En estos días he seguido por youtube una conferencia que el profesor Andrés Amorós dio en torno a la figura de Ignacio Sánchez Mejías y a la elegía "Llanto por la muerte de Ignacio Sánchez Mejías", de Federico García Lorca. La primera parte de ésta, singularmente sabrosa, correspondió a la semblanza biográfica del torero. Allí se nos descubre una figura extraordinaria ( nunca hubo un andaluz tan claro, tan rico de aventura), multifacética e irrepetible. Pocos toreros aglutinaron en torno a sí tantas excelencias ni descollaron en tan distintos campos. El destino le llevó a compartir época con esa gran figura del toreo, Joselito el Gallo, de cuya cuadrilla formó parte y con quien incluso estableció lazos de parentesco. Siguiendo la estela del maestro tomó la alternativa y trató de emularlo en su concepto del toreo. Se distinguió por su arrojo y valentía (que buen torero en la plaza) y por su toreo artístico y brillante. Consiguió auparse a los primeros lugares del escalafón, compitiendo con otros diestros de gran relevancia, entre ellos Juan Belmonte. Y fueron él y Belmonte a quienes celebraron los escritores y los intelectuales del momento. Se cuenta que en torno a él se agruparon los poetas de 27, cautivos muchos de ellos por la personalidad arolladora del matador. Como hombre alcanzó fama, riqueza, honor, relevancia social; como torero, prestigio, celebridad, leyenda. Con su muerte se sumo al panteón de los Héroes, y como tal lo cantó el poeta.
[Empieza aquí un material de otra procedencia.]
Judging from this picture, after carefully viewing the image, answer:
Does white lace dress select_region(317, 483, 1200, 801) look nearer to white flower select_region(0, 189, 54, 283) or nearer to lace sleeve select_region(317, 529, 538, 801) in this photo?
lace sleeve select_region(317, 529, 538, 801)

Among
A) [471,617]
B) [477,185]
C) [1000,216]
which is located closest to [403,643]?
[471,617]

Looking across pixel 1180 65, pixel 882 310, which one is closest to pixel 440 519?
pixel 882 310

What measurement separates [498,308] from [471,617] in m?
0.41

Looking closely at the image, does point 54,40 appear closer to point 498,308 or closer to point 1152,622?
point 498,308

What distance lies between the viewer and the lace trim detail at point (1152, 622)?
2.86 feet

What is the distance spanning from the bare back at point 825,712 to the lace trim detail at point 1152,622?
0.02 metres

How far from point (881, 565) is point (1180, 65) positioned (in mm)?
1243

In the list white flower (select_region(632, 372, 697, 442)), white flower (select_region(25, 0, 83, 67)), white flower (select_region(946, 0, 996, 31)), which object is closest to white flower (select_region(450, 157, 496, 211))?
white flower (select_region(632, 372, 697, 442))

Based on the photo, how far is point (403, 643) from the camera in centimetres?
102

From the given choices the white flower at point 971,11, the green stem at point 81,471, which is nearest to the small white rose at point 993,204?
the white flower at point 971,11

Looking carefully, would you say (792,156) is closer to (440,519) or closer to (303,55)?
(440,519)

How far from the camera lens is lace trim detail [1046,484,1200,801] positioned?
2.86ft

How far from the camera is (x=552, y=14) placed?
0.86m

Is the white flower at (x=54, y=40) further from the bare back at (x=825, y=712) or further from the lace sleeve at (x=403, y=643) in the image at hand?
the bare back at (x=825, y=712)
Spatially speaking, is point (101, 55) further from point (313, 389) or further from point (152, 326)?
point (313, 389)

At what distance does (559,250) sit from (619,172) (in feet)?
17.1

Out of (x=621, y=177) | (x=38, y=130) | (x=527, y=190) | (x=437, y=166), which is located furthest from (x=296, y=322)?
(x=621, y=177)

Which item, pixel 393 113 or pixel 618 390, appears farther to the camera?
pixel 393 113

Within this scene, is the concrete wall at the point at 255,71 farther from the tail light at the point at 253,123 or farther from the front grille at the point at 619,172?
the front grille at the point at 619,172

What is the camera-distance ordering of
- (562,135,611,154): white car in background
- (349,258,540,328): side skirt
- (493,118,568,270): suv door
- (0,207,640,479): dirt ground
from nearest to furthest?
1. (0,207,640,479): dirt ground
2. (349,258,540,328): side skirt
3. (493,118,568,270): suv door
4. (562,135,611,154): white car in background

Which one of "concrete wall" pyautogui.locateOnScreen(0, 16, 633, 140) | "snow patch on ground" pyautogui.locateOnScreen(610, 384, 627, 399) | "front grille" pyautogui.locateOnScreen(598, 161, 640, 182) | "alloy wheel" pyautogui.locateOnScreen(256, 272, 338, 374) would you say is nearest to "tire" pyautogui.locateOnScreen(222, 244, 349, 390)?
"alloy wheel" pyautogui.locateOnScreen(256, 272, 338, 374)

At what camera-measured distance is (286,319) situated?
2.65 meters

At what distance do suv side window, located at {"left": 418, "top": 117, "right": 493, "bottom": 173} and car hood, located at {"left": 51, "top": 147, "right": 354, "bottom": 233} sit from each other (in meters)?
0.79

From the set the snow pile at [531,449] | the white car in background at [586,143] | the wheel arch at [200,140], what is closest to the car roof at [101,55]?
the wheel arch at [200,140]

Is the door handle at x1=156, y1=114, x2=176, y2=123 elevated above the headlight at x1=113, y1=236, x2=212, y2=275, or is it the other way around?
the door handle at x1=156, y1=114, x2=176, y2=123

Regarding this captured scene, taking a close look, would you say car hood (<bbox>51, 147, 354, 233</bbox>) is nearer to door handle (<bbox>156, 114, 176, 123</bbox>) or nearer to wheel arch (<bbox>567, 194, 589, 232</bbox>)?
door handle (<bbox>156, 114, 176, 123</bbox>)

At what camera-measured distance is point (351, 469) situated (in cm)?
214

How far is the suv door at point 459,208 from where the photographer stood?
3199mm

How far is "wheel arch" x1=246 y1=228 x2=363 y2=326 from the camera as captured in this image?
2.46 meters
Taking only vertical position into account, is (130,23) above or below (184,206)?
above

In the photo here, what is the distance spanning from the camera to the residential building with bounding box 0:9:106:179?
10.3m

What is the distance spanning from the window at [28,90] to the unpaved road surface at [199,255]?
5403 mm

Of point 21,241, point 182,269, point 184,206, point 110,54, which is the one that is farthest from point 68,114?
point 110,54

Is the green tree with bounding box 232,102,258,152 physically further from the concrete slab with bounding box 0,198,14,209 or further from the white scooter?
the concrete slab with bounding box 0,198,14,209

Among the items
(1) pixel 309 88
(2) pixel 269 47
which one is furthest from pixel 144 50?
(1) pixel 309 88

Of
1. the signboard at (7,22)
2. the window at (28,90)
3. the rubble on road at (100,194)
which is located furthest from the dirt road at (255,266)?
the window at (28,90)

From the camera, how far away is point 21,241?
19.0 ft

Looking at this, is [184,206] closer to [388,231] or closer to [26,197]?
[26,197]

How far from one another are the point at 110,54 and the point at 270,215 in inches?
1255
Pude en mi vida, por la suerte de ser alicantino, compartir época, memoria de infancia y vecindad, con otro gran torero: José María Manzanares. Rememoro ahora su figura, por la coincidencia de su apellido taurino con el del pueblo donde estaba la plaza en la que un toro Granadino acabó con la vida de Ignacio Sánchez Mejías. Buscando sus datos biográficos por internet, constato que el apellido Manzanares lo tomó de su padre, pero no llego a descubrir por qué éste lo adoptó. Sin embargo, mis recuerdos de Josemari, el tore, como lo apodaba la chiquilleria, están más relacionados con el futbol que con el toreo, pues reviven esos largos partidillos de los sábados que toda la chavalería organizaba en los descampados próximos al barrio del Garbinet. Y recuerdo que Josemari era un herculano de pro, que se ufanaba de usar la camisola del equipo local. Mi único recuerdo del Josemari torero se remite una exhibición de salón que dió en la suburbial plaza de Manila, frente a un simulacro de toro sobre ruedas, desarrollando una torería en potencia, en la que pocos de los que estábamos allí podíamos imaginar sus triunfales hechos posteriores.
Pertenezco a una generación en la que se hacía alarde de valores fraternales, antibelicistas, y antitaurinos. Donde se despreciaba al héroe por mor de un vago anhelo de indeterminada equidad. Se pensaba en el torero como un arribista, que sólo pensaba en hacerse rico por el camino más rápido. Si había nobleza, arte y gloria en el mundo del toro era algo en lo que nadie pensaba. Por eso yo jamás he asistido en vivo a una corrida; solo he visto lidiar por televisión y en alguna ocasión observé alguna faena de Manzanares. Confirmé su toreo de clase, sus buenas formas delante del toro. Supe de sus triunfos por los noticieros. Pero por entonces era una persona totalmente desligada de mi vida. Lo volví a encontrar hara pocos años, cuando visité el museo y la plaza de la Maestranza, de Sevilla. Me llamó poderosamente la atención que, junto a un par de trajes de Currro Romero, la figura sevillana por excelencia, se exhibiera un traje de luces de purisima y oro de José María Manzanares. Reflexioné más tarde en cuál no sería la grandeza de sus logros. En los toreros se cumple el héroe que todos pretendemos alcanzar, paradigma de la vieja sociedad que pasó. Pude contemplar su túmulo en el cementerio de Alicante; quizá su figura hubiese compartido celajes legendarios si como Ignacio Sánchez Mejías hubiera recibido a la muerte abrazado a las astas de un toro.